This month, AfterEllen.com is bringing you reviews of several newer lesbian classics. We’ve all heard of Desert Hearts, but what came after?

Written by Charlie Kaufman (Adaptation, Eternal Sunshine of the Spotless Mind) and directed by Spike Jonze, Being John Malkovich is one of the strangest, most entertaining and fascinating examinations of the nature of identity ever to appear in a mainstream American film. What’s especially of interest is the complicated and whimsical way the movie deals with sexual identity; it also features a thoroughly positive representation of two women in love.

There are all sorts of metaphysical gymnastics on the way to that particular point, but the journey is more than worth the Freudian headache it induces.

As the film begins, we meet Craig (a barely recognizable John Cusack), an unsuccessful puppeteer, and his animal-loving wife, Lotte (an equally unrecognizable Cameron Diaz). It seems that Craig hasn’t been getting any work with his artful, dramatic puppet shows, so he takes a job on floor 7½ of the Mertin Flemmer building. This is the first step into a truly odd world, where Craig finds himself among co-workers such as the sexy, manipulative Maxine (Catherine Keener) and his bizarre boss.

One day, Craig accidentally falls into a tunnel and finds himself out of his mind – literally, as an observer in the mind of actor John Malkovich. For 15 minutes, Craig experiences every sensation Malkovich does as the actor goes about his routine; then he is unceremoniously dumped by the side of the Jersey turnpike.

As Craig introduces the “Malkovich experience” to his wife and his crush, Maxine, things begin to get complicated. He and Maxine start up a business charging people to enter Malkovich’s mind. Lotte becomes smitten with Maxine and with the experience of being inside Malkovich, pulling up an entire host of questions for her budding sense of self and her sexuality.

-- Prompt 1 --
Retype the stretch of the review of Being John Malkovich from "There are all" through "his bizarre boss.".
-- Prompt 2 --
Continue the review of Being John Malkovich after its last sentence.
The listing has nothing to do with the review of Being John Malkovich.

-- Record excerpts --
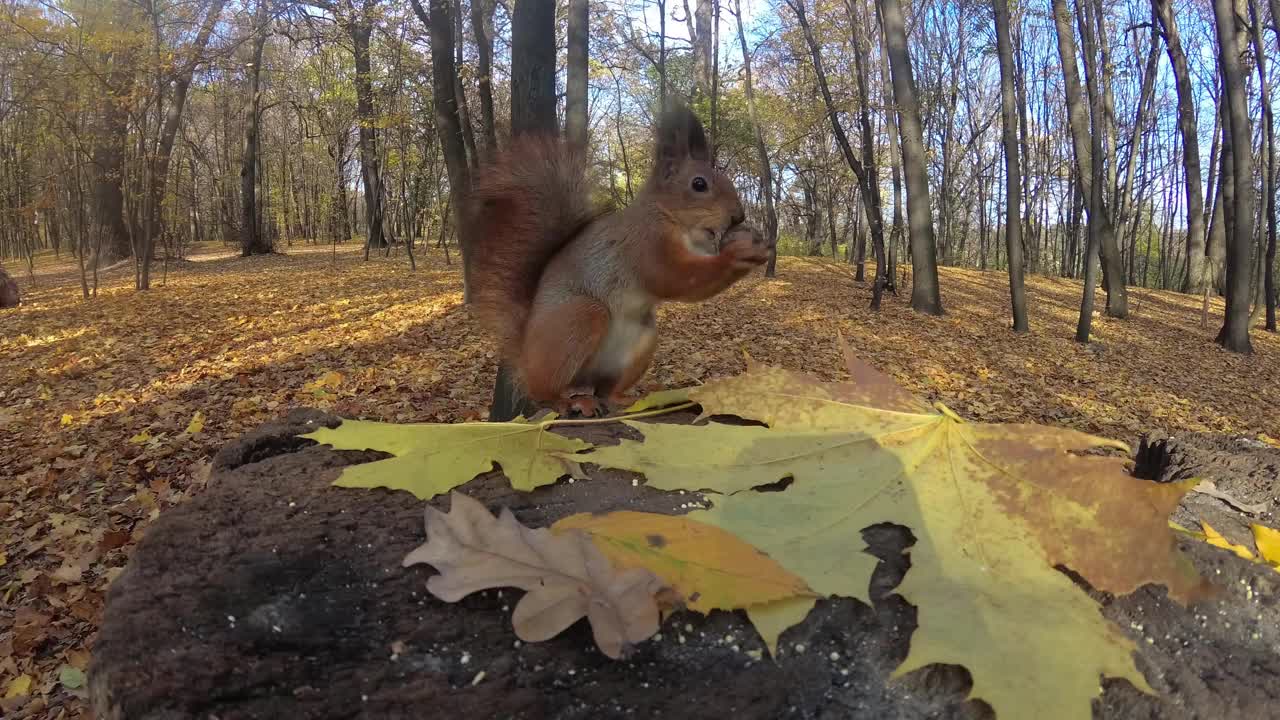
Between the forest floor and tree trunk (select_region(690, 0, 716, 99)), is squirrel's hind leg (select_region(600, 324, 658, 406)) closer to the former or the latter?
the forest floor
* * *
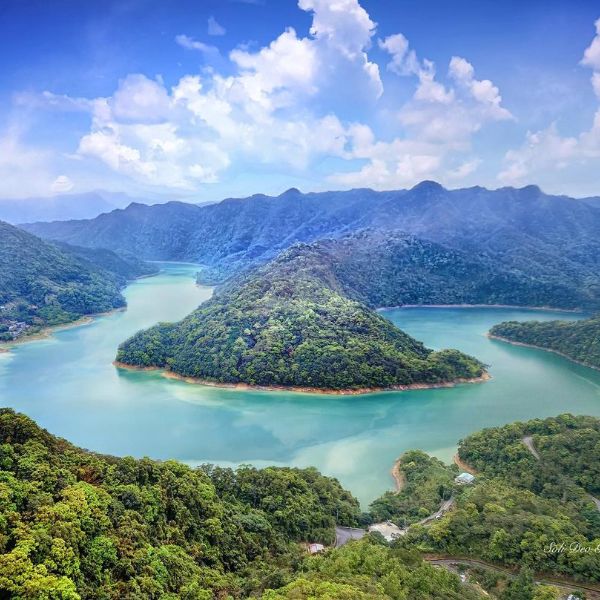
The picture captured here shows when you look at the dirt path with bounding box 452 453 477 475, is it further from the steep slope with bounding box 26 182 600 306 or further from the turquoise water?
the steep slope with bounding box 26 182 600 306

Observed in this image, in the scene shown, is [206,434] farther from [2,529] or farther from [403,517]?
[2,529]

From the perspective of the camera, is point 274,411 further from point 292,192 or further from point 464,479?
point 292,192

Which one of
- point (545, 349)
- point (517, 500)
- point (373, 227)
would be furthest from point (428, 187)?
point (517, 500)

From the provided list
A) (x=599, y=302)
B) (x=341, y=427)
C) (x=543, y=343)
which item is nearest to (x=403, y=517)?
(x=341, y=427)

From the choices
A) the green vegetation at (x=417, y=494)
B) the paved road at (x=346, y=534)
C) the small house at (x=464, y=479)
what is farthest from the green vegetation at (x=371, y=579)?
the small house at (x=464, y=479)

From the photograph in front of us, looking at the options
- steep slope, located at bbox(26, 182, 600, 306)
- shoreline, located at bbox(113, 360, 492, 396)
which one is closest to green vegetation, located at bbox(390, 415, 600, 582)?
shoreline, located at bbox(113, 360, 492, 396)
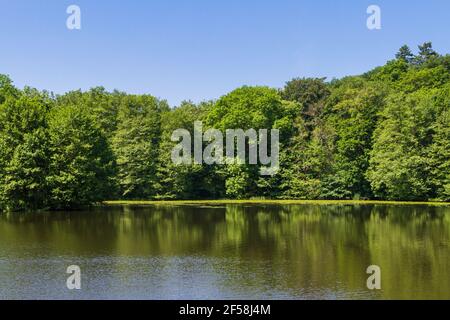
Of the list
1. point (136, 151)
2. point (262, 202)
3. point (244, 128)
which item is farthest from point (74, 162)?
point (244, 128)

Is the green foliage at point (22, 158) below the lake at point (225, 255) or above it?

-- Response 1 --
There are all sorts of metaphysical gymnastics on the way to that particular point, but the journey is more than worth the Freudian headache it induces.

As the film begins, we meet Craig (a barely recognizable John Cusack), an unsuccessful puppeteer, and his animal-loving wife, Lotte (an equally unrecognizable Cameron Diaz). It seems that Craig hasn’t been getting any work with his artful, dramatic puppet shows, so he takes a job on floor 7½ of the Mertin Flemmer building. This is the first step into a truly odd world, where Craig finds himself among co-workers such as the sexy, manipulative Maxine (Catherine Keener) and his bizarre boss.

-- Response 2 --
“Complicated” doesn’t even begin to describe the labyrinthine plot, which also includes Craig’s boss (who plans on living forever by jumping from one “host” body to the next) and the bizarre happenings that occur when Malkovich himself gets wise to the goings on and enters his own portal. However, the basic themes of identity – especially sexual identity, control and manipulation – underscore every scene.

Both Craig and Lotte fall for Maxine, who loves all the attention and even begins dating Malkovich – just because she can. She also develops feelings for Lotte, but not for Craig. The love triangle that forms between Craig, Lotte and Maxine is further complicated by Maxine’s only returning Lotte’s affections when she’s inside Malkovich – a point that becomes clear in one hilarious scene in which both Craig and Lotte try to kiss Maxine after an awkward dinner together.

At first, the attraction is tenuous; Maxine is attracted to the feminine presence within Malkovich and describes herself as being “taken” with that element of Lotte. Lotte herself goes through a period wherein she believes herself to be more comfortable in Malkovich’s form, an attitude that changes throughout the course of the film.

Lotte eventually realizes that her obsession with being Malkovich is actually a genuine love for Maxine. Through it all, they manage to have something of a relationship, meeting when Lotte is in Malkovich. This drives Craig crazy with jealousy, and he begins to manipulate the situation to suit his own selfish purposes.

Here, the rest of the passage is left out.